BI Belum Khawatir Pelemahan Rupiah

- detikFinance
Selasa, 11 Mar 2008 18:56 WIB
Jakarta - Bank Indonesia (BI) belum mengkhawatirkan pelemahan nilai tukar rupiah. Hal ini dikarenakan pelemahan terjadi bersamaan dengan pelemahan pasar finansial dunia lainnya.

Hal ini disampaikan oleh Deputi Gubernur Senior BI Miranda S. Goeltom, disela-sela acara diskusi buku Essays in Macroeconomic Policy: The Indonesian Experience karya Miranda S. Goeltom, di Auditorium BPPT, Jakarta, Selasa (11/3/2008).
 
"Saya tak bisa mengatakan akan ke berapa nanti. Kita lebih fokus untuk melihat apakah perkembangan di Indonesia sesuai dengan di pasar dunia. kalau masih sama dengan negara lain saya tidak kuatir. Kalau negara lain melemah kita melemah kita tak khawatir. Kalau negara lain tak melemah dan kita melemah tentu kita kuatir," kata Miranda
 
Ia mencontohkan nilai tukar mata uang yang menurutnya cukup kuat seperti dolar Australia juga mengalami depresiasi lebih dari 1%.
 
Sehingga menurutnya BI masih mengamati dan melihat apa yang bisa dilakukan oleh BI, yaitu melakukan apa yang bisa diminimalisasi.
 
"Tetapi karena berlaku secara global dan semua terkena maka kekhawatiran kami tentunya agak berbeda kalau hanya Indonesia sendiri saja, apakah ini berlangsung atau tidak kita lihat saja pasar New York hari ini karen menentukan sentiman pasar," tambahnya.
 
Ia juga menambahkan bahwa dampaknya juga terasa dibursa saham, bukan hanya di rupiah saja.

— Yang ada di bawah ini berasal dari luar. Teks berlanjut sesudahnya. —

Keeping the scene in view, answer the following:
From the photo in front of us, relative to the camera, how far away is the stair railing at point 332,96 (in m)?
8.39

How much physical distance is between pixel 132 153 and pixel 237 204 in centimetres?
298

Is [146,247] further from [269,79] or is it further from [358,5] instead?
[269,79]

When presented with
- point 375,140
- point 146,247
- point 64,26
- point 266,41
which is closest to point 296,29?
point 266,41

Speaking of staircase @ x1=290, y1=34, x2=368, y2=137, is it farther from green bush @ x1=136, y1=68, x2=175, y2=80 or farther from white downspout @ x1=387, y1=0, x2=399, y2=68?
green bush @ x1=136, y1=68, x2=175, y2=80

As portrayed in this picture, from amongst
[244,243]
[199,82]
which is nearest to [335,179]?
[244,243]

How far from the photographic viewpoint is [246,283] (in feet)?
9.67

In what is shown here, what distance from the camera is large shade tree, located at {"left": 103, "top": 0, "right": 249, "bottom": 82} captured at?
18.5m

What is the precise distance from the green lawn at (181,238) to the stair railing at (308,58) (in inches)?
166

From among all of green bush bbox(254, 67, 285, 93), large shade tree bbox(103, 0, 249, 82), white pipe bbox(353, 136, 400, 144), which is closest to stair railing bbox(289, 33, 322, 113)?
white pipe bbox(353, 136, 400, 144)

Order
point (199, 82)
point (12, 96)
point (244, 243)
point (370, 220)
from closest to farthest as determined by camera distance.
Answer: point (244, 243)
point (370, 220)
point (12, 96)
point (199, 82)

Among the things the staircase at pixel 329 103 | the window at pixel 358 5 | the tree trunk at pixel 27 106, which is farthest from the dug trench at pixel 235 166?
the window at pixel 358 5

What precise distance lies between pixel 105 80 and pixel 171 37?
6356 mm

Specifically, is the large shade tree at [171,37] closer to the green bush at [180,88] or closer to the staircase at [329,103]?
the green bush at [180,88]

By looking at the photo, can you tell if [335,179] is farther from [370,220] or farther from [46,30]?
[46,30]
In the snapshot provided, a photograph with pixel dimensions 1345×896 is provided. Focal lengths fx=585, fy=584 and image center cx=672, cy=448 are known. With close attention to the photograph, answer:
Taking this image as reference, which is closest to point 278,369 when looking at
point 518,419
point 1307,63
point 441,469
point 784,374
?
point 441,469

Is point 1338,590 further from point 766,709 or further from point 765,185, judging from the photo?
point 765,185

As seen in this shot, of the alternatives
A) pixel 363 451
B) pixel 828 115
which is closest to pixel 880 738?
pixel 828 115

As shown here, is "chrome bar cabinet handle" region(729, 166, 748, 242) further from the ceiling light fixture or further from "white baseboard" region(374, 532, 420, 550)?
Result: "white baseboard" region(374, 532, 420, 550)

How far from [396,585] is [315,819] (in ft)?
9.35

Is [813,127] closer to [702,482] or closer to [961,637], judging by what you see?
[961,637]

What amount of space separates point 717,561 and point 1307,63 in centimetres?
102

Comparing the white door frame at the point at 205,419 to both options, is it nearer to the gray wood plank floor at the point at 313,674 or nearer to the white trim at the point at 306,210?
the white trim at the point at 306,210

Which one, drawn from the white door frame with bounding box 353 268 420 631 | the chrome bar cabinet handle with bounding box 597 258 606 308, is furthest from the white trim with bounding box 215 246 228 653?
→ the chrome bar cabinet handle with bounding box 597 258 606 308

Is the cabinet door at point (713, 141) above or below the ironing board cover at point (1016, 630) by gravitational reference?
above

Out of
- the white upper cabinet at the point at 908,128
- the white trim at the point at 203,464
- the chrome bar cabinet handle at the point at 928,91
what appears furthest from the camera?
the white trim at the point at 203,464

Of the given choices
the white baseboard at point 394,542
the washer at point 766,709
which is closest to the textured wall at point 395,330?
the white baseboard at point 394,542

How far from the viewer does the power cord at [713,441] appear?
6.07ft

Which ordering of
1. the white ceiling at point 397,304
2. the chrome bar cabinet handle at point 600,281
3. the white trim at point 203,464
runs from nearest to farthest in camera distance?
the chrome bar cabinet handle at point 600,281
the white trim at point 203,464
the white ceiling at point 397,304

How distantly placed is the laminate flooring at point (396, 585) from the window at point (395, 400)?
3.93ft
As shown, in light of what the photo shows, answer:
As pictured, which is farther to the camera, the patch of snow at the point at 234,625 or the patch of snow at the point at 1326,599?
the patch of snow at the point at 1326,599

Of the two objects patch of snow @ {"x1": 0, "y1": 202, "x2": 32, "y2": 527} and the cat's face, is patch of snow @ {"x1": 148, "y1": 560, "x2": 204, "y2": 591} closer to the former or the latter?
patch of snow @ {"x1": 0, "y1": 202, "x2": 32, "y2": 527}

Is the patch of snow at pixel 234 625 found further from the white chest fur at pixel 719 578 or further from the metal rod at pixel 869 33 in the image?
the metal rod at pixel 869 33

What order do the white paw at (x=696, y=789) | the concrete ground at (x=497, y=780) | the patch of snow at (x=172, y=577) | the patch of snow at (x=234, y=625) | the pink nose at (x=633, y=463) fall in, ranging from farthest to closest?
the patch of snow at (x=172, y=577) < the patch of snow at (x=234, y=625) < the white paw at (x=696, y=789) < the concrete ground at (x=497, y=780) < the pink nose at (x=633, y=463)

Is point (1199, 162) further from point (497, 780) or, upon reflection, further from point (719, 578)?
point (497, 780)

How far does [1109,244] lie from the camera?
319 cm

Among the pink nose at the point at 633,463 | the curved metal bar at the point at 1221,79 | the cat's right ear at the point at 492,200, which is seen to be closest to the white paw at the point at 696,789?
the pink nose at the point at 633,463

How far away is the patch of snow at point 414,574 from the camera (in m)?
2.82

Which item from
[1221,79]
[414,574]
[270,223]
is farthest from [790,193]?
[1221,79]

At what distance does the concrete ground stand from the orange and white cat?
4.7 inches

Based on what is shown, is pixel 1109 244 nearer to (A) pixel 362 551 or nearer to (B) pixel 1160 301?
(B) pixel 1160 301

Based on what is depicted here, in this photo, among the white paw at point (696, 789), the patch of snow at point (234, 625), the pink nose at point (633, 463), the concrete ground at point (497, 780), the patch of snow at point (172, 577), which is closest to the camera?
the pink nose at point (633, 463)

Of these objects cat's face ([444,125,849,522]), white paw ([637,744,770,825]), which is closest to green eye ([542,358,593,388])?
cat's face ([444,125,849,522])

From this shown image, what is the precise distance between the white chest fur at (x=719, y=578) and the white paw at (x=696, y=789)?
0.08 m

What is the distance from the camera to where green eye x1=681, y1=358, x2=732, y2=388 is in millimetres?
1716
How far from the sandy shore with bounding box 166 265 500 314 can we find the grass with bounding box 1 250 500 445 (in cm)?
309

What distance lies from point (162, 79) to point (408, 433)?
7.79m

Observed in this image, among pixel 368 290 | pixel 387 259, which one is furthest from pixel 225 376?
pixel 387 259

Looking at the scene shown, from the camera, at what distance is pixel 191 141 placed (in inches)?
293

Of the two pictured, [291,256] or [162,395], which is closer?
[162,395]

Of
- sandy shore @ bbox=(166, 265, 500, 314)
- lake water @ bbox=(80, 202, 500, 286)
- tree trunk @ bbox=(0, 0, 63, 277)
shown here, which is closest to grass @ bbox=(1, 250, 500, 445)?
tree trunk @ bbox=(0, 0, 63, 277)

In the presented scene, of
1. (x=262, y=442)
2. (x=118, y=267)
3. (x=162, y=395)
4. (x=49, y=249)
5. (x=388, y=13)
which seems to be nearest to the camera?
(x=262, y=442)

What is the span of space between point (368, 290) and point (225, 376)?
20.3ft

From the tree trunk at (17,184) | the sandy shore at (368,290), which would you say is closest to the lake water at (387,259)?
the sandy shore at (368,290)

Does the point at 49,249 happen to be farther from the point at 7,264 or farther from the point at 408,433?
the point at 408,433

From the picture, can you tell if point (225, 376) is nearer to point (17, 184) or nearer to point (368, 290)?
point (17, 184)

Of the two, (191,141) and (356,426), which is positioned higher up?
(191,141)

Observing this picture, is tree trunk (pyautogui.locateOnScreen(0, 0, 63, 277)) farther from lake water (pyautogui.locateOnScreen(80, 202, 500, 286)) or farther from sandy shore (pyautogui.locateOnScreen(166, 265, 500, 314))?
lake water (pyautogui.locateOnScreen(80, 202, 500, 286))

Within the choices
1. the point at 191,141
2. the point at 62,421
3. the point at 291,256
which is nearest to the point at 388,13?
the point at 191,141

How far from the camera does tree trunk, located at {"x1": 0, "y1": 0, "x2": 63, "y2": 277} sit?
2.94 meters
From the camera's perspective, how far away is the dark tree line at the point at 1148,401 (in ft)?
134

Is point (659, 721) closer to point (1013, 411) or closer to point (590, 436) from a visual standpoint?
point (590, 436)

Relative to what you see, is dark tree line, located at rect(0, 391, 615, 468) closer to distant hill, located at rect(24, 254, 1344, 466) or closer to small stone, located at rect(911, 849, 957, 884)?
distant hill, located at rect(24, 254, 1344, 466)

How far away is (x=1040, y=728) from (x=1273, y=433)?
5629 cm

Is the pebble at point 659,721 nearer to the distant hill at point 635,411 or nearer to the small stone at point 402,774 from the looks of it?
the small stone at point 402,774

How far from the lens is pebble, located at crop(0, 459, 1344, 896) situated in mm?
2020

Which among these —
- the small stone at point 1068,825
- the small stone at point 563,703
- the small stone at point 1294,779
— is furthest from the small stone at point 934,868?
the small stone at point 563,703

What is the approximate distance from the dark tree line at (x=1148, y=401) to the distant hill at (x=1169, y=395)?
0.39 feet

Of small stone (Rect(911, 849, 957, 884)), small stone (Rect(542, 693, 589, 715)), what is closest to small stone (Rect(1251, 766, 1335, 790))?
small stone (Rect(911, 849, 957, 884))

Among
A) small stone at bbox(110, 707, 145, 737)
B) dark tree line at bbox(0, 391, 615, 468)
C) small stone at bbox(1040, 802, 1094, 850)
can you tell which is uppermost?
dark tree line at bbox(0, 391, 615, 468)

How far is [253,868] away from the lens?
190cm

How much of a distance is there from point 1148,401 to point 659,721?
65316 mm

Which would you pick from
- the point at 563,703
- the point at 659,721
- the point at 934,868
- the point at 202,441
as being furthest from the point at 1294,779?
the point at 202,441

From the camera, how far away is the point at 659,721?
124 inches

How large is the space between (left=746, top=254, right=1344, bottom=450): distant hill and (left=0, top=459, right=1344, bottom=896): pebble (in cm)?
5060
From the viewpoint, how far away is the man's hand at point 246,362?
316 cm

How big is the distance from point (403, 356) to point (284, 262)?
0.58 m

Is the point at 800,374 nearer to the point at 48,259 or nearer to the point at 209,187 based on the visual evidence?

"Capital stock kemarin terkena 4,3%, hari ini turun lagi itu terjadi hampir di seluruh dunia, penurunannya sangat tajam," ujarnya.
 
Menanggapi larinya portofolio asing, ia juga mengatakan bahwa itu tidak terlepas dari masalah eksternal.
 
"Kalau diperhatikan apa yg terjadi di regional hampir semua mata uang melemah karena AS dipandang akan mengarah ke suatu resesi, kedua, segala macam berita itu akan membuat orang mendiversifikasi portofolio lagi," ungkapnya.